Exercise prompt: Copy out the listing below word for word, with every line in its original order. Omit the pictures.

——

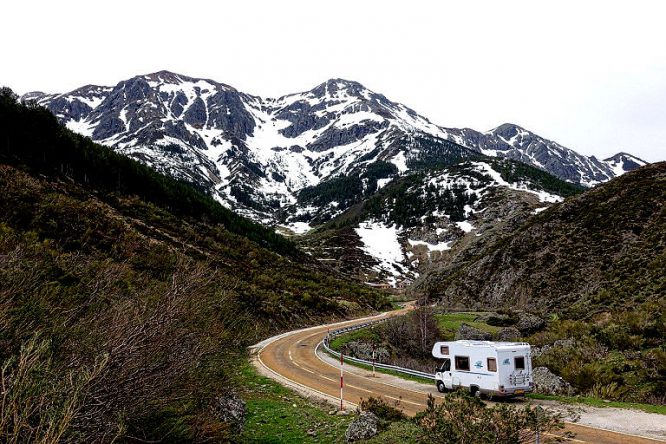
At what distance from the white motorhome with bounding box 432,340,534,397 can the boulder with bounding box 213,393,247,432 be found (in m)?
9.10

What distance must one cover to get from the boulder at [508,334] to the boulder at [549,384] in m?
14.6

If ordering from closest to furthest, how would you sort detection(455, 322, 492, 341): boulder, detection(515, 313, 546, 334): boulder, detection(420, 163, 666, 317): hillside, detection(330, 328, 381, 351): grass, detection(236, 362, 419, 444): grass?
detection(236, 362, 419, 444): grass < detection(455, 322, 492, 341): boulder < detection(330, 328, 381, 351): grass < detection(515, 313, 546, 334): boulder < detection(420, 163, 666, 317): hillside

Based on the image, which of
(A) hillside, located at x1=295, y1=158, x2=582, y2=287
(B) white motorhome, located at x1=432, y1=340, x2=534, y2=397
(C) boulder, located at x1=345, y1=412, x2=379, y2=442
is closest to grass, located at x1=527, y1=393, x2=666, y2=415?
(B) white motorhome, located at x1=432, y1=340, x2=534, y2=397

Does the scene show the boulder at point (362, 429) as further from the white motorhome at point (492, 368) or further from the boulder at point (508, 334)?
the boulder at point (508, 334)

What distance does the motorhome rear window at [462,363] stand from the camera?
17.0 meters

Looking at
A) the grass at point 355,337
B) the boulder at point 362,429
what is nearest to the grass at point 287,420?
the boulder at point 362,429

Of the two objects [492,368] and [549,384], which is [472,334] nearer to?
[549,384]

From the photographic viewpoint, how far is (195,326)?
8477mm

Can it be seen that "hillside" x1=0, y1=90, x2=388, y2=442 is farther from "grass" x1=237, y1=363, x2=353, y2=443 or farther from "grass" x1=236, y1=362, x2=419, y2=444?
"grass" x1=236, y1=362, x2=419, y2=444

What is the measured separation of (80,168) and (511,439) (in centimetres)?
6724

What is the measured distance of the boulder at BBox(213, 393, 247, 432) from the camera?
10.1 m

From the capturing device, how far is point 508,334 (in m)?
32.7

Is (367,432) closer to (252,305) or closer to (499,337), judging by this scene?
(499,337)

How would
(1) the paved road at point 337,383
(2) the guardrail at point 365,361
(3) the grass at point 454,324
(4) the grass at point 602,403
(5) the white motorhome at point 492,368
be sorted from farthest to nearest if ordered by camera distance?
(3) the grass at point 454,324, (2) the guardrail at point 365,361, (5) the white motorhome at point 492,368, (4) the grass at point 602,403, (1) the paved road at point 337,383
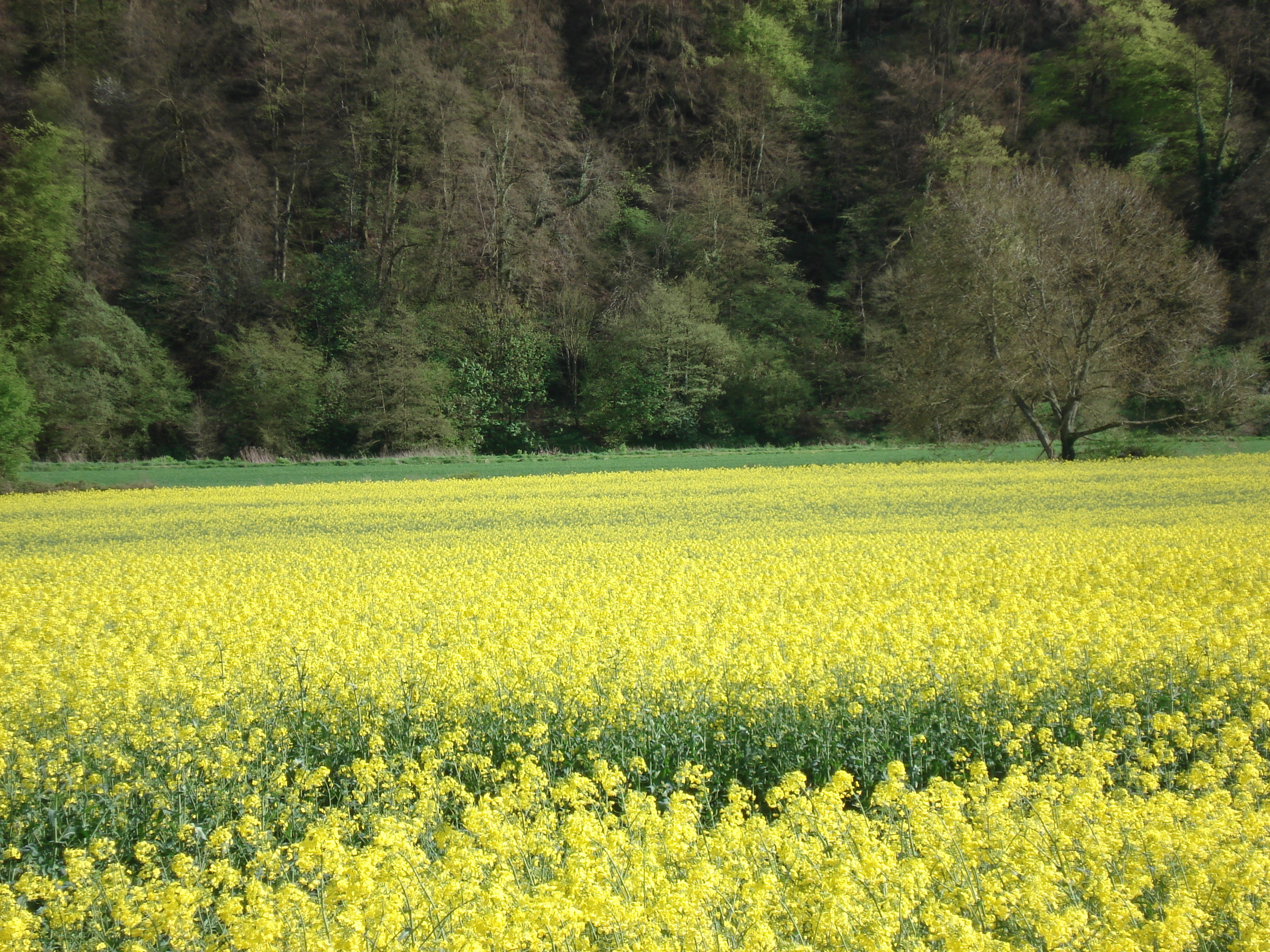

——

Task solution:
At what distance from the white motorhome with bounding box 432,340,534,397 can the boulder with bounding box 213,393,247,432 be found (in m)?
9.10

What distance must one cover to get from the boulder at [508,334] to the boulder at [549,384] in m?
14.6

If ordering from closest to furthest, how would you sort detection(455, 322, 492, 341): boulder, detection(515, 313, 546, 334): boulder, detection(420, 163, 666, 317): hillside, detection(330, 328, 381, 351): grass, detection(236, 362, 419, 444): grass?
detection(236, 362, 419, 444): grass < detection(455, 322, 492, 341): boulder < detection(330, 328, 381, 351): grass < detection(515, 313, 546, 334): boulder < detection(420, 163, 666, 317): hillside

Based on the image, which of
(A) hillside, located at x1=295, y1=158, x2=582, y2=287
(B) white motorhome, located at x1=432, y1=340, x2=534, y2=397
(C) boulder, located at x1=345, y1=412, x2=379, y2=442
is closest to grass, located at x1=527, y1=393, x2=666, y2=415?
(B) white motorhome, located at x1=432, y1=340, x2=534, y2=397

Does the scene show the boulder at point (362, 429) as further from the white motorhome at point (492, 368) or further from the boulder at point (508, 334)?
the boulder at point (508, 334)

What distance does the motorhome rear window at [462,363] stand from the camera?
17.0 meters

Looking at
A) the grass at point 355,337
B) the boulder at point 362,429
what is nearest to the grass at point 287,420?
the boulder at point 362,429

Of the two objects [492,368] and [549,384], which is [472,334] nearer to?
[549,384]

From the photographic viewpoint, how far is (195,326)?
8477mm

Can it be seen that "hillside" x1=0, y1=90, x2=388, y2=442 is farther from "grass" x1=237, y1=363, x2=353, y2=443 or farther from "grass" x1=236, y1=362, x2=419, y2=444?
"grass" x1=236, y1=362, x2=419, y2=444

What is the measured separation of (80,168) and (511,439) (in centimetres)?
6724

What is the measured distance of the boulder at BBox(213, 393, 247, 432) from the camera?
10.1 m

From the capturing device, how far is point 508,334 (in m)?
32.7

Is (367,432) closer to (252,305) or closer to (499,337), judging by this scene?
(499,337)

How would
(1) the paved road at point 337,383
(2) the guardrail at point 365,361
(3) the grass at point 454,324
(4) the grass at point 602,403
(5) the white motorhome at point 492,368
be sorted from farthest to nearest if ordered by camera distance?
(3) the grass at point 454,324, (2) the guardrail at point 365,361, (5) the white motorhome at point 492,368, (4) the grass at point 602,403, (1) the paved road at point 337,383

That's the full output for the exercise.